Si la haute finance est de plus en plus souvent perçue comme un univers profondément formel et impersonnel, comme une affaire de calculs et de machines, en particulier depuis l’avènement du high-frequency trading, ce n’est pas le cas de la finance entrepreneuriale. Celle-ci serait, au contraire, une affaire de relations entre personnes, dont les intuitions et le feeling détermineraient les décisions. L’étude des pratiques en vigueur dans le monde de l’entrepreneuriat depuis un siècle appelle à nuancer cette impression première, en prenant acte de l’importance de l’écrit dans les relations entre entrepreneurs et investisseurs.
Décryptage par Martin Giraudeau
, Assistant professor au Centre de sociologie des organisations

L’entrepreneuriat, une affaire informelle ?

Steve Jobs and Mike Markkula with a cheque symbolising his investment in Apple, 1977. Source : allaboutstevejobs.com

Steve Jobs and Mike Markkula with a cheque symbolising his investment in Apple, 1977. Source : allaboutstevejobs.com

Il est commun, dans le monde de l’entrepreneuriat, de souligner le rôle décisif joué par les relations interpersonnelles. La création d’entreprise serait une activité essentiellement informelle. Avant l’entrée en activité de l’entreprise, et au début de son existence, une certaine indétermination règnerait. Peu de choses seraient gravées dans le marbre, notamment parce que l’on n’userait pas encore d’une comptabilité rigoureuse. C’est de manière orale, dans les interactions en face-à-face, mais aussi sur la base d’intuitions – plus ou moins géniales – plutôt que de données précises, que se prendrait la majorité des décisions.
Ce serait le cas en particulier des décisions d’investissement prises par les sociétés de capital-risque, qui financent les projets d’entreprise innovants.

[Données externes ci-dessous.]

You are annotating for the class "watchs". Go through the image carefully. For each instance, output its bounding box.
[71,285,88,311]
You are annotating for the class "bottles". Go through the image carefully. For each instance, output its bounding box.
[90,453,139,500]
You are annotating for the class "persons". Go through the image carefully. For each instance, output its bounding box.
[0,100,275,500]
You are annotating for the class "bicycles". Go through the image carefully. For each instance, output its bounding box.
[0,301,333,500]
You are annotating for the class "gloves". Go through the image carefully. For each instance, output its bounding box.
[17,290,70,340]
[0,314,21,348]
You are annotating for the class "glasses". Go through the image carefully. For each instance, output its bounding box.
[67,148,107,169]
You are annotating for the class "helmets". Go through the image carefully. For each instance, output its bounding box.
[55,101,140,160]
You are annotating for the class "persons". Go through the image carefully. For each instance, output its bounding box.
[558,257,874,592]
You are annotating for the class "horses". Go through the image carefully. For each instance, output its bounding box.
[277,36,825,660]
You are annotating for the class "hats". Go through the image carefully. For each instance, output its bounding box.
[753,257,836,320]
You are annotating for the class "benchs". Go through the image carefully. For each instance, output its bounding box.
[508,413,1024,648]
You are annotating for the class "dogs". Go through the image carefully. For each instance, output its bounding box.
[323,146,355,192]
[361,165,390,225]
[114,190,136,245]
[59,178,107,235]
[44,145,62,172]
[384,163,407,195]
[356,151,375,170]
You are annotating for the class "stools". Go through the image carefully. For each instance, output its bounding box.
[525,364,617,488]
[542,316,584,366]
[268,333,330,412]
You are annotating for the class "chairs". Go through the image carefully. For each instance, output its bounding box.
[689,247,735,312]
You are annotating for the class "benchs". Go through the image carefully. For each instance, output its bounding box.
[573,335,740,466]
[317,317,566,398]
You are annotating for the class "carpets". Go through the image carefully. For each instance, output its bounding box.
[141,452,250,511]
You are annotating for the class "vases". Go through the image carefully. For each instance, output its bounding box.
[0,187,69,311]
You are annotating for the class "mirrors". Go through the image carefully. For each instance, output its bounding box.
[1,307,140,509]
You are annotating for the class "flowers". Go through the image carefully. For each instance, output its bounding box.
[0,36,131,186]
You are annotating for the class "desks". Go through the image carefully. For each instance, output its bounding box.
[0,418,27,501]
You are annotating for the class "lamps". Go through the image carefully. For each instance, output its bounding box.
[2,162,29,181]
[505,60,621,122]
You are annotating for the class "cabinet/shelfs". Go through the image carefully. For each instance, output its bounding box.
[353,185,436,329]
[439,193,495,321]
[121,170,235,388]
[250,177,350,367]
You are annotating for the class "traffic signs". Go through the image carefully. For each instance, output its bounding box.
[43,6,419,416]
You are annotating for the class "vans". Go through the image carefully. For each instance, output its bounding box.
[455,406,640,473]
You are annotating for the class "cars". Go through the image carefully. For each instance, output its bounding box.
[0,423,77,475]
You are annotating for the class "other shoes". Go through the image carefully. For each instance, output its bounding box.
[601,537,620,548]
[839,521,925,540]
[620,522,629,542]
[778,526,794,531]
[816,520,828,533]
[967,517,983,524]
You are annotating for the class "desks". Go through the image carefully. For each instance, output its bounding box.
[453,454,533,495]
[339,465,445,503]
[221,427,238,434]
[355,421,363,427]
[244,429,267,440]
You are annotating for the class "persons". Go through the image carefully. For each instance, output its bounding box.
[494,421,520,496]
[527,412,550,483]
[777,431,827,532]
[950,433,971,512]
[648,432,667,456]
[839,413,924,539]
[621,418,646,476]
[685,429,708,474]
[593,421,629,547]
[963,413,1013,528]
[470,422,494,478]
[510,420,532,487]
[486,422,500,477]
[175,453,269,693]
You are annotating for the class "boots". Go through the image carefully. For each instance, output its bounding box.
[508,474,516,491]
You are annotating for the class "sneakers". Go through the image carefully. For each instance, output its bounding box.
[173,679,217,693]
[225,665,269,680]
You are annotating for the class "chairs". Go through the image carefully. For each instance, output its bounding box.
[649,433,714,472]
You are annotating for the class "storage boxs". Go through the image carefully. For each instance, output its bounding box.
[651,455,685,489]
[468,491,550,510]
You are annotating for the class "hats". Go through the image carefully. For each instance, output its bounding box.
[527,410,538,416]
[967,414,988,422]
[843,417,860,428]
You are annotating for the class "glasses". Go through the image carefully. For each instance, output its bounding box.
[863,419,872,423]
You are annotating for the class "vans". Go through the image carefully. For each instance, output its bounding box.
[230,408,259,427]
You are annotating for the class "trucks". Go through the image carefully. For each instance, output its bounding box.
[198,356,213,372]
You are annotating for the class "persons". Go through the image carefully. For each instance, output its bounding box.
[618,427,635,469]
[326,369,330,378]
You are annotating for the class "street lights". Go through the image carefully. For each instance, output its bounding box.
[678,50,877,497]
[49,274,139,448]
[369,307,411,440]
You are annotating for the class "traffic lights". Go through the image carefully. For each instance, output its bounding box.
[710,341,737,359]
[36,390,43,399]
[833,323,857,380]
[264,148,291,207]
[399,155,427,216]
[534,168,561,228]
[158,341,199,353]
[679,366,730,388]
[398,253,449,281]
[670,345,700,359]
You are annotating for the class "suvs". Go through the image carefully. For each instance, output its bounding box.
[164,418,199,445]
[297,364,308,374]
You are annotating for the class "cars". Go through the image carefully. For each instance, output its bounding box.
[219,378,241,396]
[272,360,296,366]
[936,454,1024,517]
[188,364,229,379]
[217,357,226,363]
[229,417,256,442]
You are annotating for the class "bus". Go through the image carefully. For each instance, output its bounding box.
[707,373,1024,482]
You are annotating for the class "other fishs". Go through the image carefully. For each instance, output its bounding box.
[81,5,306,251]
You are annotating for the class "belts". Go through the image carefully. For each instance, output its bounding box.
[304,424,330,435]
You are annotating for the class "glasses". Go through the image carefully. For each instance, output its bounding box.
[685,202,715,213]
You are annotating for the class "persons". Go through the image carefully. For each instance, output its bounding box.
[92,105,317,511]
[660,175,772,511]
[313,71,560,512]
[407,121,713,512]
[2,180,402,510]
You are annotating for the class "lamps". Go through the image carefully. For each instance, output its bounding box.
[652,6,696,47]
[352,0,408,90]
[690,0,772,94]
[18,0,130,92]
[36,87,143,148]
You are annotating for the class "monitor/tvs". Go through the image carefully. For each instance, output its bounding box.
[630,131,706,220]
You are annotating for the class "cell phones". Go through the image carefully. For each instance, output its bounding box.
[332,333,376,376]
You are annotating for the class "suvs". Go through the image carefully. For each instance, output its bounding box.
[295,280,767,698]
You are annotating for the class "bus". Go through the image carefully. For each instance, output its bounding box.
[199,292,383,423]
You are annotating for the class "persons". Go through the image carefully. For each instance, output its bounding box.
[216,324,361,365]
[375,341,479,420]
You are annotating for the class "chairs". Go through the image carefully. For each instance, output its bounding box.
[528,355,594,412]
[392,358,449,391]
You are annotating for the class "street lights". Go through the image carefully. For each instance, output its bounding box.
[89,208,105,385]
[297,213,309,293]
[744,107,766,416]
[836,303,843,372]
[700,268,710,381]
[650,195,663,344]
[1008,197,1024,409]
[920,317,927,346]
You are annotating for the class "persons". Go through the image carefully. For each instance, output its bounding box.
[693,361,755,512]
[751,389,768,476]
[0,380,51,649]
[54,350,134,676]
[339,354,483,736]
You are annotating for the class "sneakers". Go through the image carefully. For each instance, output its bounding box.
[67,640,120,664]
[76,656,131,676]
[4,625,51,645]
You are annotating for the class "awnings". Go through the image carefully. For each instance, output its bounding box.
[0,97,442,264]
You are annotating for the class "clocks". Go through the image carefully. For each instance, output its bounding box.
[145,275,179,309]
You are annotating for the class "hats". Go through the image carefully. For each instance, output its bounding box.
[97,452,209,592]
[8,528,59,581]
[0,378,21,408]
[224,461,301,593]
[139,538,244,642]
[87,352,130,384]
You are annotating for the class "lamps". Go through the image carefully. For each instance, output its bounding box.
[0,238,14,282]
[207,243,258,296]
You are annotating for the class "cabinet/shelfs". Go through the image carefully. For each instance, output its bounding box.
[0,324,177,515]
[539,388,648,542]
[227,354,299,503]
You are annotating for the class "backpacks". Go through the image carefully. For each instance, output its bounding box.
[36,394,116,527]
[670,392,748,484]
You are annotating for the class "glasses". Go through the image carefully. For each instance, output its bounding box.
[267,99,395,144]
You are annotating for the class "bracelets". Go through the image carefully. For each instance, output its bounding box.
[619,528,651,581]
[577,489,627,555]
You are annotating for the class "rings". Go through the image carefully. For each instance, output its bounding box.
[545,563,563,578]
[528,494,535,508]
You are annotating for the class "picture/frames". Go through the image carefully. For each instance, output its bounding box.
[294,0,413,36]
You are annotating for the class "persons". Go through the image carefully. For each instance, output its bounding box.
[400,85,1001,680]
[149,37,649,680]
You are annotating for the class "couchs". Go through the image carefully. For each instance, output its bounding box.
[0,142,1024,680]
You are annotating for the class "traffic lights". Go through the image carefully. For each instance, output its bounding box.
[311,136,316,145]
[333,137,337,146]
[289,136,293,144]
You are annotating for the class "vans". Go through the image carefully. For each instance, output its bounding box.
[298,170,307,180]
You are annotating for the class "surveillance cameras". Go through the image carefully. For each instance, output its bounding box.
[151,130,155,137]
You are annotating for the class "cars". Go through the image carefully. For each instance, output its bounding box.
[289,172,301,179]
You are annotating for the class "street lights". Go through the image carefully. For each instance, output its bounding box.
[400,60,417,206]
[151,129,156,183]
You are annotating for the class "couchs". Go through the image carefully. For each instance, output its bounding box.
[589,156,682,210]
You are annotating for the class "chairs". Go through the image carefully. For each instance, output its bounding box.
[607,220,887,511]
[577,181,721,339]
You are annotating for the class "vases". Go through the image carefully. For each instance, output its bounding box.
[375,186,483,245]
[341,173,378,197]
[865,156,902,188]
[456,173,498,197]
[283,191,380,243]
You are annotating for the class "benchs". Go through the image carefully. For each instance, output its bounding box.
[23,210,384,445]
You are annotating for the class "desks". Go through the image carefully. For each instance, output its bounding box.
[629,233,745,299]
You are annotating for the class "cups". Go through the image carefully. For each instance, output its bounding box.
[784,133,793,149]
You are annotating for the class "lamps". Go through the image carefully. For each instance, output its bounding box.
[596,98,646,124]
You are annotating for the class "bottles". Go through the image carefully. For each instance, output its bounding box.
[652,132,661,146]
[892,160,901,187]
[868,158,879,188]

Le caractère nécessairement incertain des projets proposés imposerait de se fier aux seuls éléments tangibles disponibles, à commencer par la personne de l’entrepreneur, dont on pourrait apprécier le sérieux, la résolution, la compétence, l’expérience, mais aussi la créativité, le charisme, etc. Même si le projet en venait à échouer, on pourrait toujours faire confiance à cette personne pour rebondir et définir une nouvelle stratégie.
Cette idée est omniprésente dans le monde de l’entrepreneuriat, mais on la retrouve également sous la plume des sociologues et des historiens. On pourrait s’en réjouir : l’historiographie de la relation de crédit depuis le 19ème siècle avait tant mis en avant les progrès de la formalisation et, avec elle, de l’impersonnalité dans les pratiques d’octroi de crédit et d’investissement, qu’une correction s’imposait, pour montrer l’encastrement social des transactions financières(1)Claire Lemercier et Claire Zalc, Pour une nouvelle approche de la relation de crédit en histoire contemporaine, Annales. Histoire, Sciences Sociales, 67(4), 2012.
Le monde de l’entrepreneuriat constitue un point d’entrée rêvé pour effectuer cette correction : on y repèrerait plus aisément « le social », ou encore « l’humain », voire « le psychologique », que dans la grosse machine institutionnalisée du crédit à la consommation, par exemple. C’est ainsi notamment que Steven Shapin, historien et sociologue des sciences, conquis par le discours des entrepreneurs, capital risqueurs et autres directeurs d’incubateurs, nous assure que, dans le monde de la finance entrepreneuriale de la Silicon Valley, tout ou presque se jouerait dans les relations informelles et interpersonnelles entre ces acteurs, relations cultivées en particulier dans leurs loisirs, de cafés en clubs de sport. « Sans les avantages de la familiarité, la satisfaction de critères formels ne veut presque rien dire(2)Steven Shapin, The Scientific Life: A Moral History of a Late Modern Vocation, University of Chicago Press, 2008.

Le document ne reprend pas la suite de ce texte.